(A run of records)

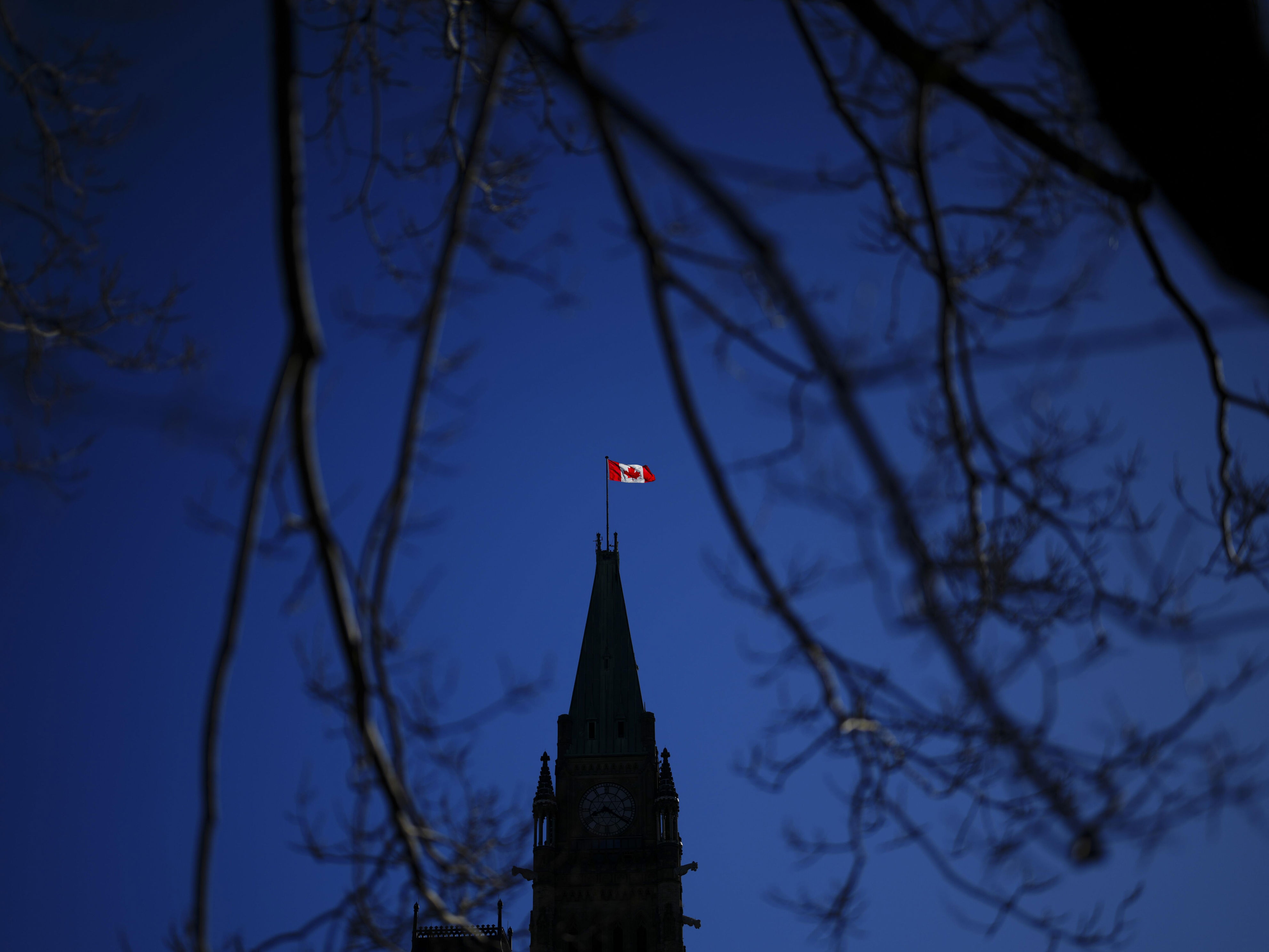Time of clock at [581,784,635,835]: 8:20
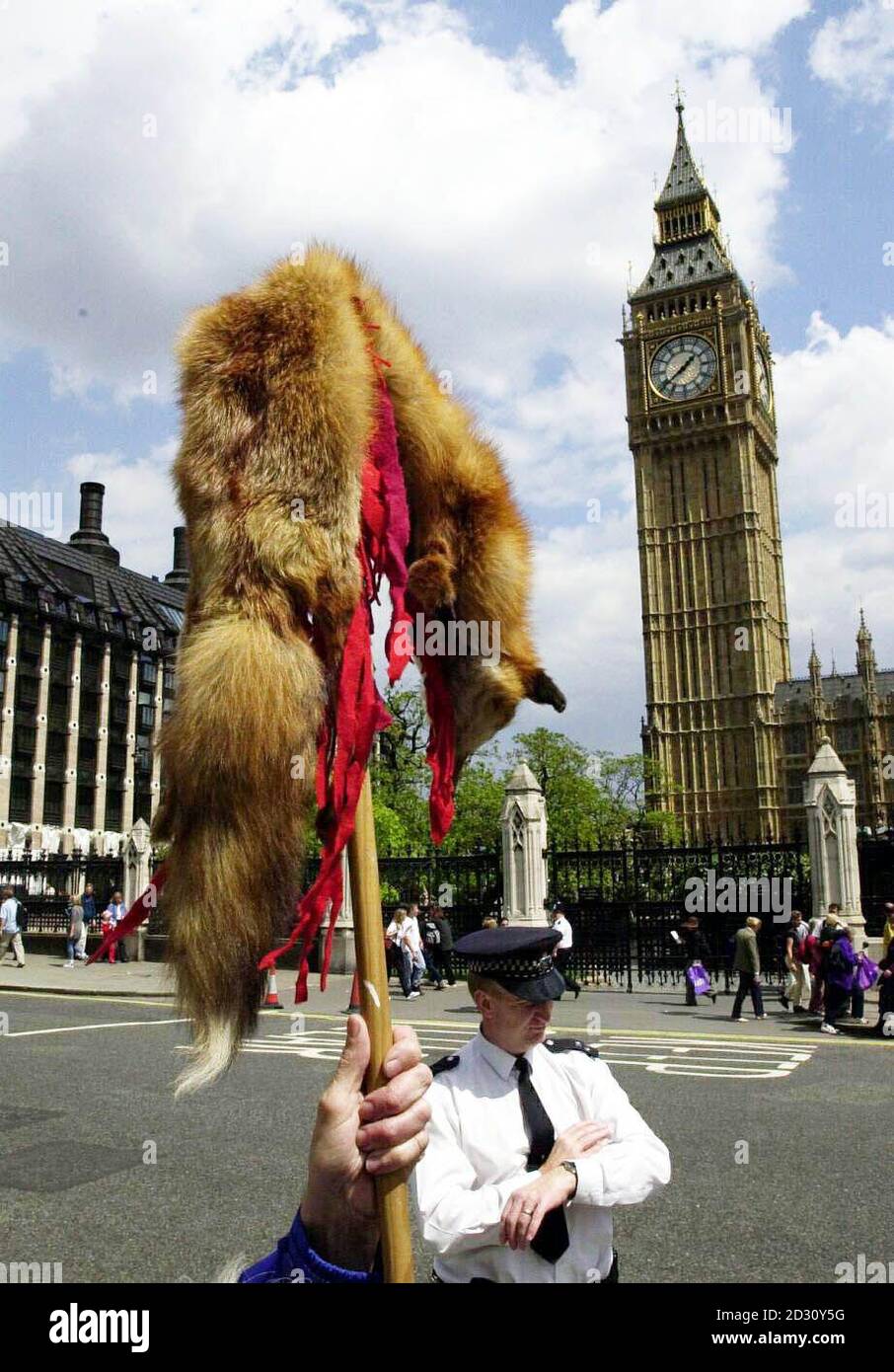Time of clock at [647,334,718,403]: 1:38
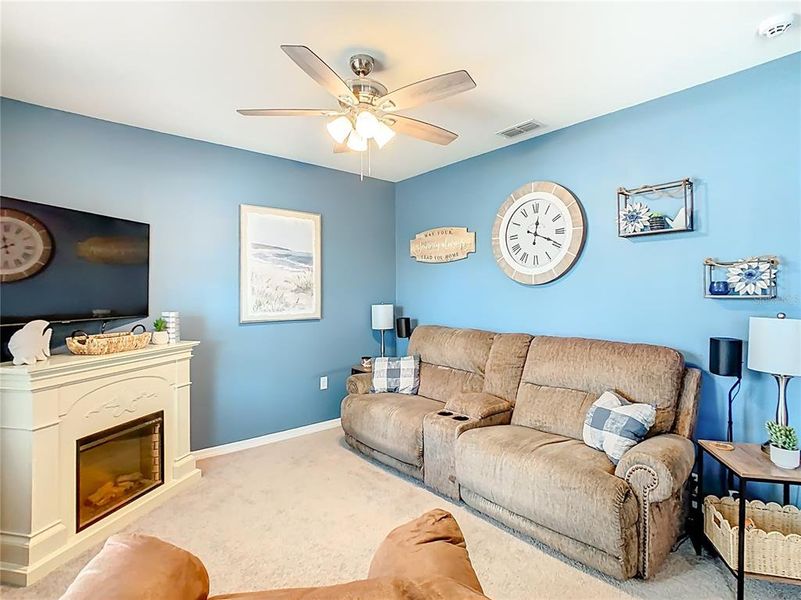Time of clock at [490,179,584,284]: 12:19
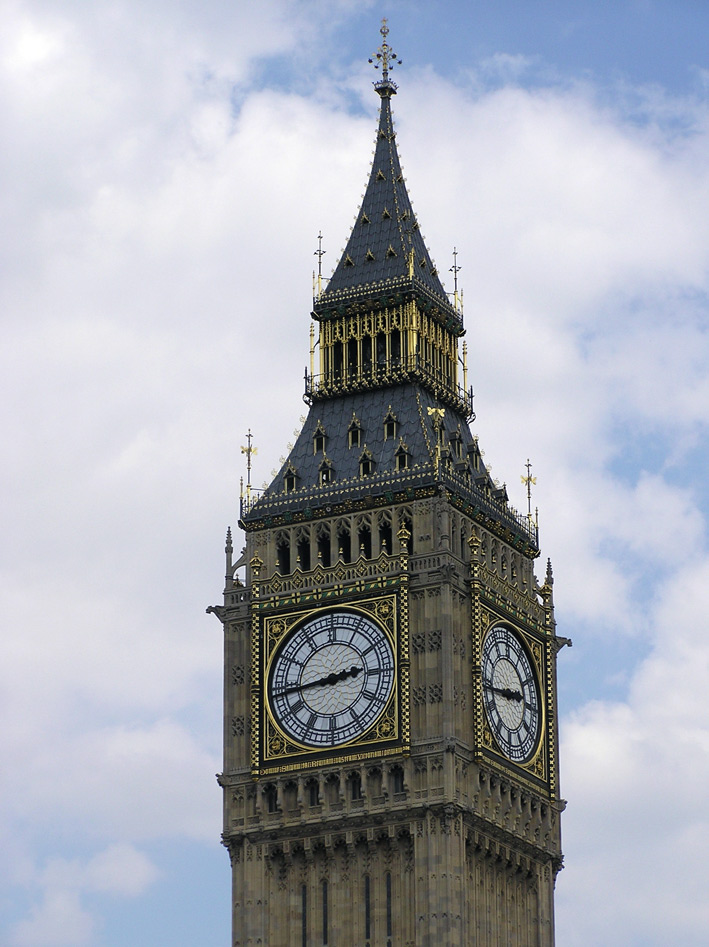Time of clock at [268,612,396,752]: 2:43
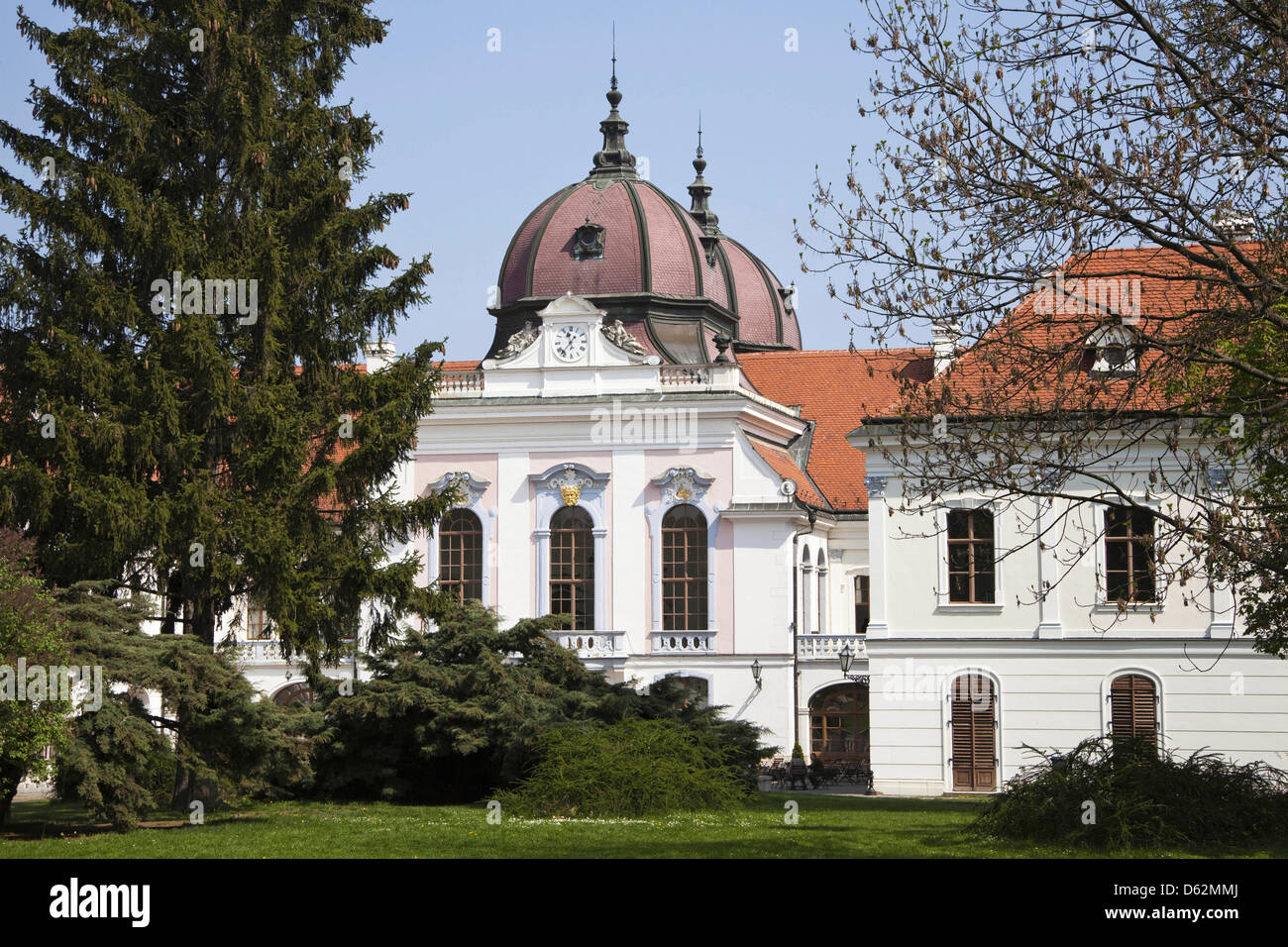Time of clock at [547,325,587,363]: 11:36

» DIRECTION
Could you rewrite these records as a two-column CSV with the columns "prompt" and "time", one row per record, each value in a single quoted field with line breaks turned into spaces? Leave the pictures out.

» RESPONSE
prompt,time
"Time of clock at [581,784,635,835]:","8:20"
"Time of clock at [647,334,718,403]:","1:38"
"Time of clock at [490,179,584,284]:","12:19"
"Time of clock at [268,612,396,752]:","2:43"
"Time of clock at [547,325,587,363]:","11:36"